Senin, 28 Mei 2012

Teknologi Pendidikan Jarak Jauh Harus Dieksploitasi

Teknologi Pendidikan Jarak Jauh Harus Dieksploitasi

Ditulis pada 12 October 11
Negara-negara berbagai kawasan bisa saling berbagi pengalaman, terutama dalam perencanaan, pengembangan dan pengelolaan  dalam penyelenggaraan  sistem  pendidikan jarak jauh  dan terbuka atau yang dikenal dengan Open and Distance Learning (ODL).
ODL sendiri telah diterapkandi Indonesia, terutama oleh Universitas Terbuka (UT).  “Di UT, ada dua jejaring ODL yaitu jejaring  untuk pelayanan warga Negara Indonesia (WNI) di luar negeri  dan  networking. UT sebagai pemain ODL, sehingga kami harus  aktif  dalam organisasi ODL di  manca negara,”  ungkap  Rektor Universitas Terbuka (UT), Tian Belawati, kepada BISKOM  di kampus UT Pondok Cabe,  Tangerang  (11/10),  saat menyampaikan hasil-hasil dari  International Council for Open and Distance Education (ICDE) World Conference ke-24.
Konferensi tingkat dunia  yang diikuti 700 delegasi dari 50 negara ini merupakan  agenda dua tahunan dari ICDE. Acara  yang digelar di  Nusa Dua, Bali, 2 – 5 Oktober lalu, bertemakan “Expanding Horizons – New Approaches to ODL” (Memperluas Cakrawala – Pendekatan Baru dalam ODL). Konferensi ini merupakan forum berbagi pengalaman, gagasan, dan strategi esensial dan praktis di kalangan komunitas sesama institusi dan praktisi  ODL .

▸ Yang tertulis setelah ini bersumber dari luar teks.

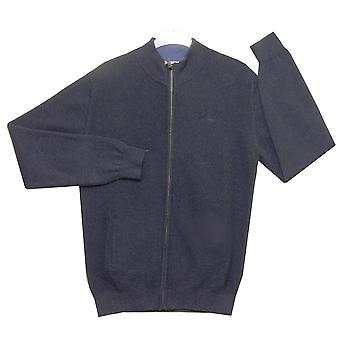 MAGEE Cardigan 0087626 Navy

Tian yang juga terpilih menjadi anggota eksekutif  komisi ICDE berharap agar organisasi internasional ODL memperhatikan  sistem ODL di negara-negara  berkembang seperti Indonesia dan Asia lainnya yang  infrastruktur backbone serat optic-nya masih  belum merata.

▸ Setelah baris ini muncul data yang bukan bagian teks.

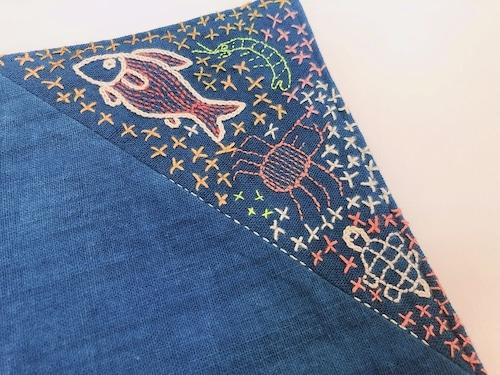 レンテン族 刺繍ランチョンマット かわ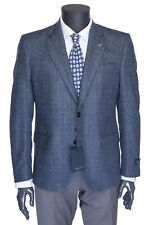 NWT TOMBOLINI BLAZER jacket coat wool blue melange 2 button Italy eu 54 us 44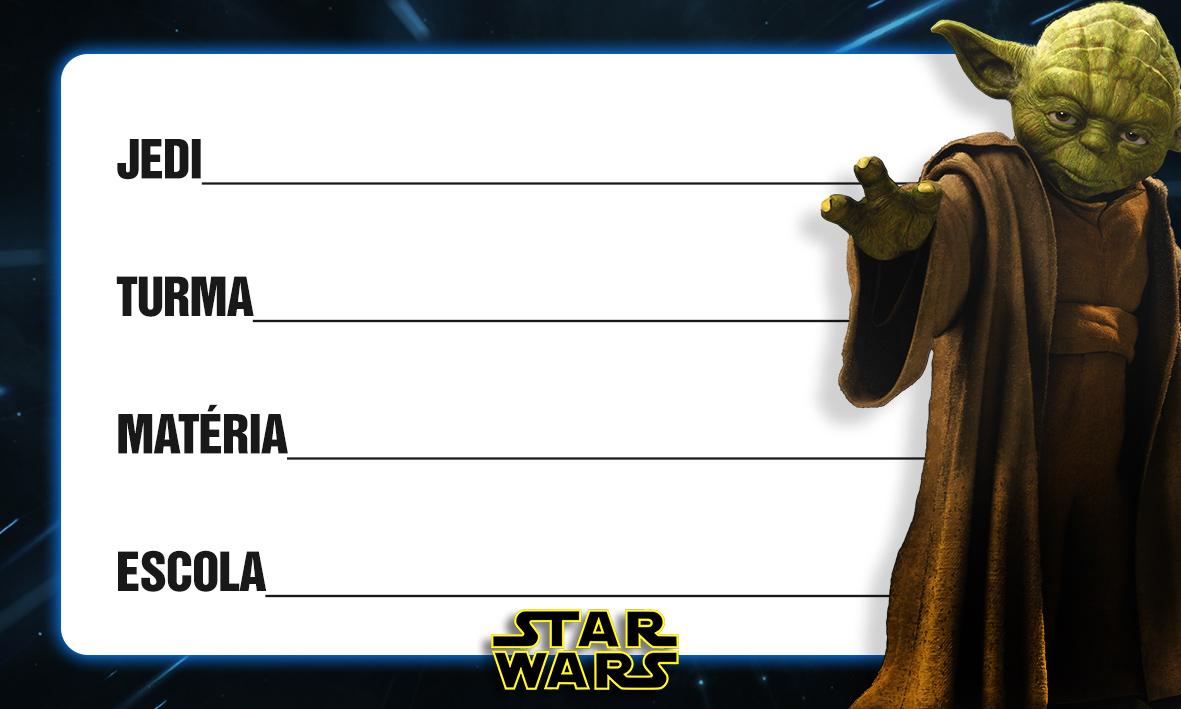 Etiqueta Escolar Personalizada Star Wars 6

“Untuk akses broadband dan internet, Amerika Serikat dan Eropa memang  terdepan, sementara Asia Timur dan Asia Tenggara, seperti Korea Selatan, Jepang dan  China cukup sukses dengan pertumbuhan akses pita lebar ini,” sambungnya.
Tian mencontohkan, negara China itu  basis UT-nya adalah The China Central Radio dan TV University  yang sekarang sudah berganti nama menjadi The Open University of China.  Nmaun, meski infrastruktur TI-nya  sudah memadai, penetrasi broadband-nya masih sedikit dari total jumlah penduduknya.
“China memiliki kesamaan dengan Indonesia, dimana masyarakatnya belum semuanya siap ber-online ria walaupun infrastrukturnya sudah memadai.  Apalagi pengguna internet di Indonesia masih lebih banyak menggunakan ponsel dari pada perangkat lain,” tambahnya.
Sementara itu, Menteri Pendidikan Nasional  Muhammad Nuh mengatakan,  teknologi yang diterapkan dalam sistem  ODL harus dieksploitasi agar  memberikan nilai tambah  maksimal. Sebab, nilai standar pada teknologi ODL adalah koneksi dan transaksi.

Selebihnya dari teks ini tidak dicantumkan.